Mais on n’a pas pensé à tout.

On n’a pas pensé que rendre la maison coquette comme un joli petit village Potemkine – ménage, bouquet de fleurs, café, service en porcelaine, chaises offerts par la mairie – et toiletter par avance l’entretien pour s’assurer qu’il n’y aurait, devant les caméras, que des remarques bien proprettes ne suffiraient pas.

On n’a pas pensé à choisir une Lucette… muette. Car la loquace Lucette de Vandœuvre, toute acquise au PS, toute conquise par le président de la République qu’elle est, une fois les festivités terminées, a balancé « du lourd » avec une candeur cruelle.

À BFM TV : « Des gens de l’Élysée sont venus pour me poser des questions […] pour savoir ce que je devais dire et ne pas dire… J’avais une idée de dire qu’il s’occupe beaucoup d’immigrés mais pour ainsi dire pas des clochards qui crèvent dans la rue. Mais ça, il ne fallait pas que je le dise. » Puis à L’Est républicain : « J’aurais aimé lui parler de toute cette misère que l’on voit autour de nous, des clochards sur les trottoirs, j’aurais voulu lui parler de mon inquiétude quand je vois ces milliers de réfugiés qui arrivent. Mais, bon, c’était délicat. »

« Elle a plus de 65 ans, elle est fatiguée, elle a mélangé », a expliqué, maladroitement, Stéphane Hablot, maire de Vandœuvre-lès-Nancy. Et pourquoi pas gâteuse, aussi ? Les jeunes retraités vont adorer.
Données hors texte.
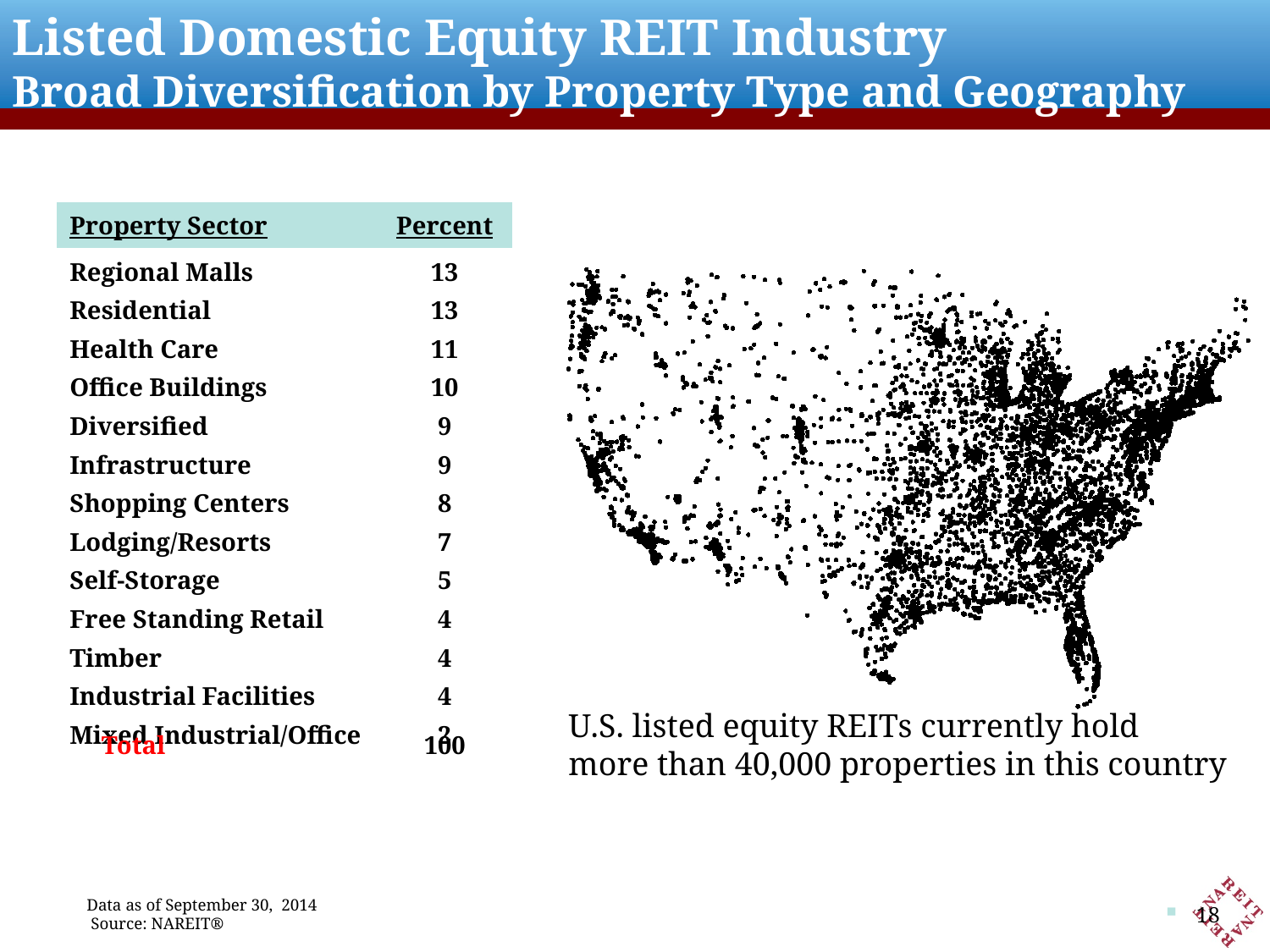
In the Property Sector table, what is the difference in percent between Office Buildings and Free Standing Retail? 6 In the Property Sector table, what is the percent for Office Buildings? 10 In the Property Sector table, what is the percent for Regional Malls? 13 In the Property Sector table, which has a higher percent, Timber or Lodging/Resorts? Lodging/Resorts In the Property Sector table, what is the percent for Lodging/Resorts? 7 According to the footnote, what is the 'data as of' date for the slide? September 30, 2014 In the Property Sector table, what is the difference in percent between Regional Malls and Self-Storage? 8 In the Property Sector table, what is the percent for Shopping Centers? 8 How many property sectors are listed in the table on the left? 13 In the Property Sector table, what is the percent for Health Care? 11 In the Property Sector table, what is the percent for Self-Storage? 5 In the Property Sector table, which has a higher percent, Health Care or Diversified? Health Care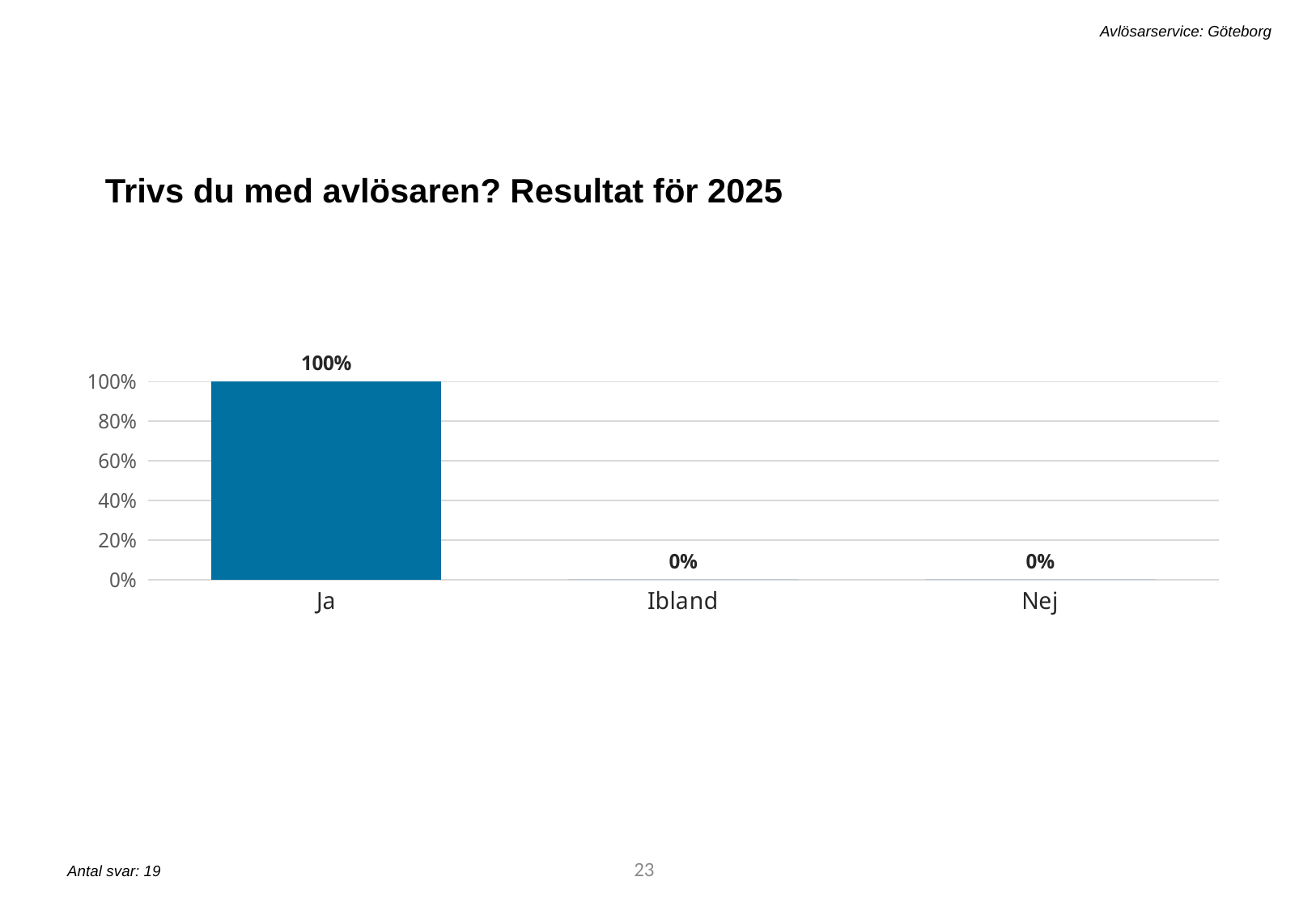
What is the value for Nej? 0% Do the values rise or fall from Ja to Nej along the x axis? fall Is the value for Ja greater or less than 80%? greater What is the title of the chart? Trivs du med avlösaren? Resultat för 2025 Which is larger, the value for Ja or the value for Ibland? Ja What is the value for Ja? 100% What is the difference between the values for Ja and Nej? 100% What kind of chart is shown on the slide? bar chart How many categories are shown on the x axis? 3 Which category has the highest value? Ja What is the value for Ibland? 0% What is the highest tick shown on the y axis? 100%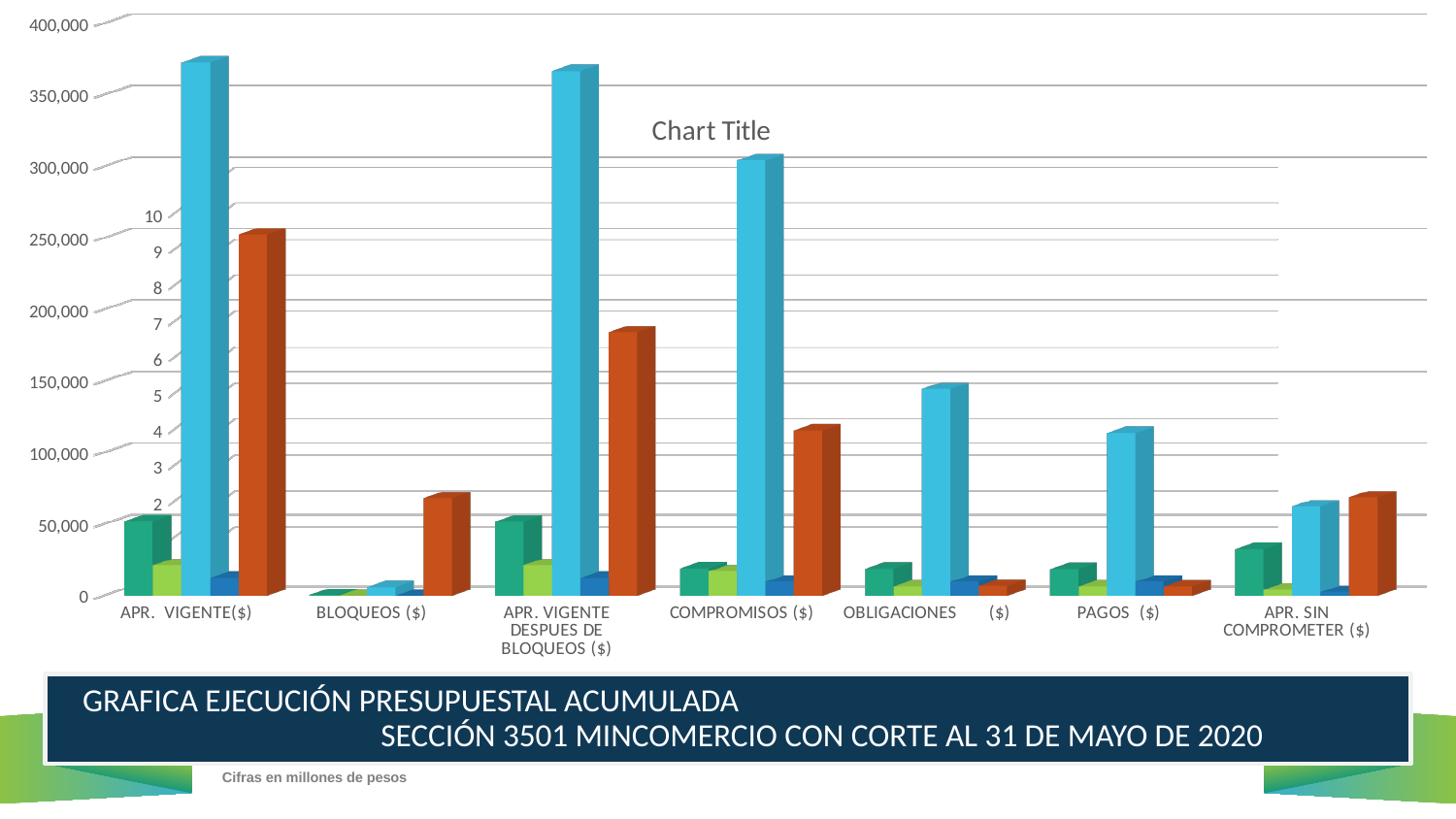
What title is displayed inside the chart area? Chart Title Is the value of the orange bar for APR. VIGENTE($) greater or less than 200,000? greater Is the value of the light blue bar for APR. VIGENTE($) greater or less than 350,000? greater What kind of chart is shown on the slide? bar chart Is the value of the light blue bar for PAGOS ($) greater or less than 150,000? less Which is larger: the light blue bar for COMPROMISOS ($) or the light blue bar for OBLIGACIONES ($)? COMPROMISOS ($) Which category has the lowest light blue bar? BLOQUEOS ($) How many bars are plotted for each category in the chart? 5 How many categories are shown along the x axis of the chart? 7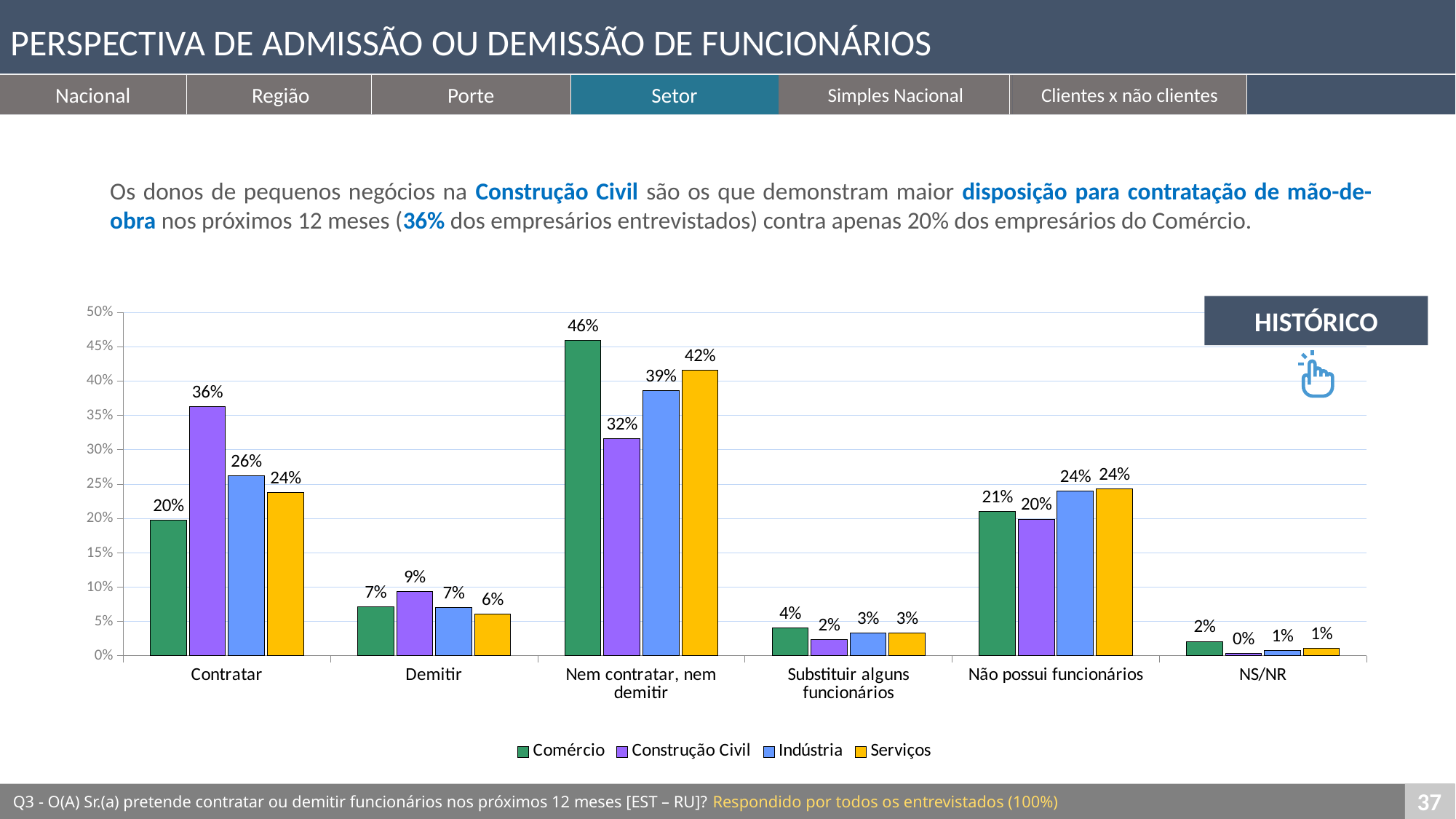
What is the value for Construção Civil in the Contratar category? 36% What kind of chart is shown on the slide? Bar chart What is the value for Indústria in the Não possui funcionários category? 24% Which series has the highest value in the Contratar category? Construção Civil How many categories are shown on the x axis? 6 Which series is shown in yellow in the legend? Serviços What is the difference between Comércio and Construção Civil in the Nem contratar, nem demitir category? 14% What is the value for Comércio in the Nem contratar, nem demitir category? 46% How many series does the legend list? 4 Which series has the lowest value in the NS/NR category? Construção Civil What is the value for Serviços in the Demitir category? 6% Which is larger in the Substituir alguns funcionários category: Comércio or Construção Civil? Comércio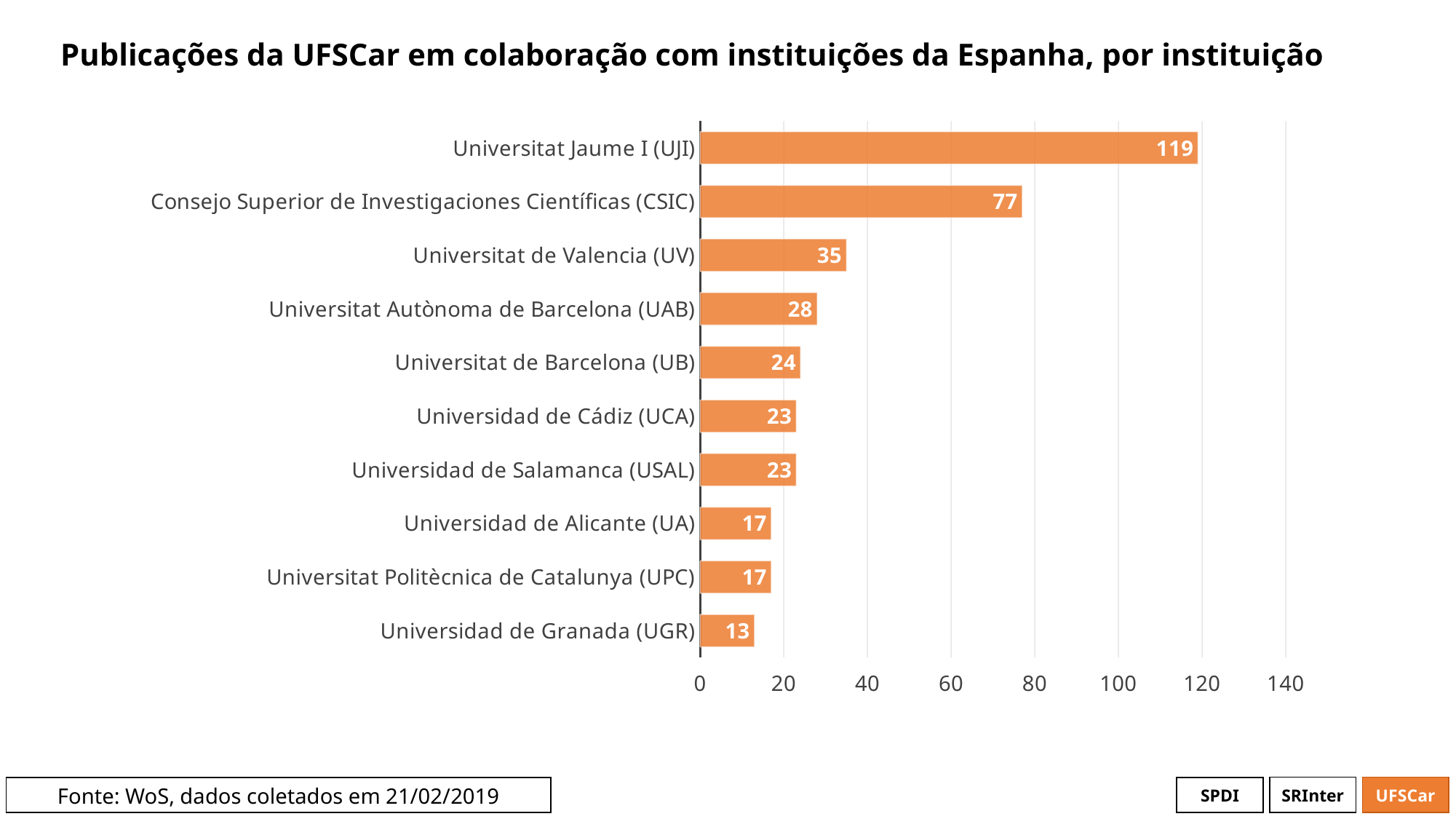
How many publications does the chart show for Universitat Jaume I (UJI)? 119 Which institution has the highest number of publications in collaboration with UFSCar? Universitat Jaume I (UJI) What is the difference between the values for Universitat Jaume I (UJI) and Consejo Superior de Investigaciones Científicas (CSIC)? 42 Which institution has the lowest value on the chart? Universidad de Granada (UGR) What is the difference between the values for Universitat de Valencia (UV) and Universitat Autònoma de Barcelona (UAB)? 7 What is the value shown for Universidad de Granada (UGR)? 13 What is the title of the chart? Publicações da UFSCar em colaboração com instituições da Espanha, por instituição Which has a larger value, Universitat de Barcelona (UB) or Universidad de Alicante (UA)? Universitat de Barcelona (UB) What is the value for Consejo Superior de Investigaciones Científicas (CSIC)? 77 How many institutions are shown on the chart? 10 Is the value for Consejo Superior de Investigaciones Científicas (CSIC) greater or less than 80? less What kind of chart is shown on the slide? bar chart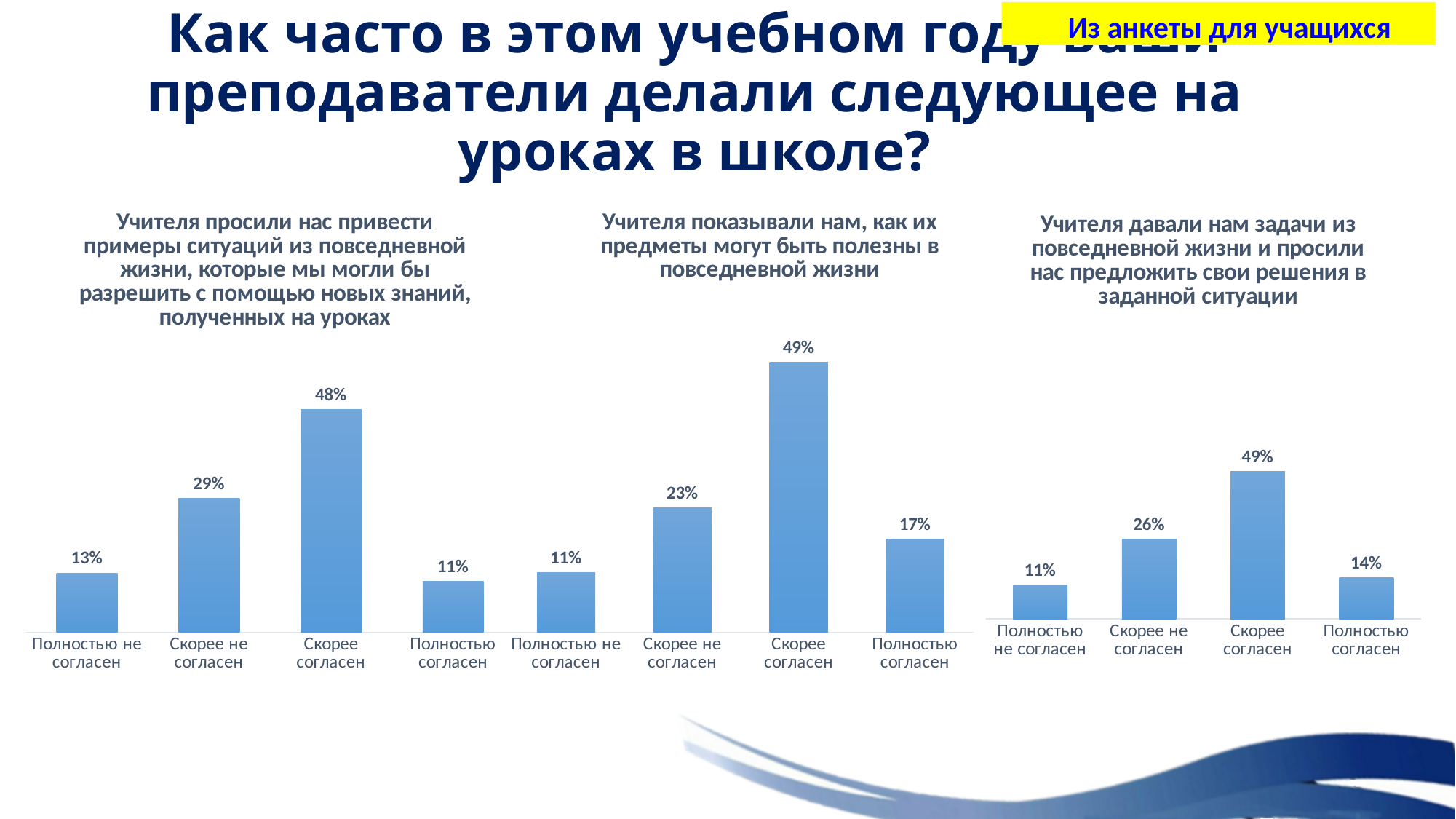
In the middle chart, what is the difference between "Скорее не согласен" and "Полностью не согласен"? 12% How many categories does the middle chart show? 4 In the middle chart ("Учителя показывали нам, как их предметы могут быть полезны в повседневной жизни"), what is the value for "Полностью согласен"? 17% What type of chart is the right chart? Bar chart In the left chart, which category has the lowest value? Полностью согласен In the left chart, what is the difference between "Скорее согласен" and "Скорее не согласен"? 19% In the right chart, which category has the lowest value? Полностью не согласен In the left chart ("Учителя просили нас привести примеры ситуаций из повседневной жизни..."), what is the value for "Скорее согласен"? 48% How many charts are shown on the slide? 3 In the middle chart, which category has the highest value? Скорее согласен In the right chart, which is larger: "Полностью согласен" or "Полностью не согласен"? Полностью согласен In the right chart ("Учителя давали нам задачи из повседневной жизни..."), what is the value for "Скорее не согласен"? 26%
On n’a pas pensé que même attachée à la gauche, même sous perfusion quotidienne des “Feux de l’amour” et de “Plus belle la vie” – les deux émissions préférées de Lucette -, la France périphérique angoissait tant que l’on ne parviendrait pas à la contrôler tout à fait si on la laissait un tant soit peu s’exprimer.

On n’a pas pensé, surtout, que les faux-semblants déshonorants des communicants avaient fait leur temps. « Un pouvoir digne renoncerait à tout artifice de communication […] on virerait du jour au lendemain l’ensemble des communicants de tous les ministères, on s’en porterait mieux », affirmait Dominique de Villepin en septembre. Cet homme-là, parfois, dit des choses sensées.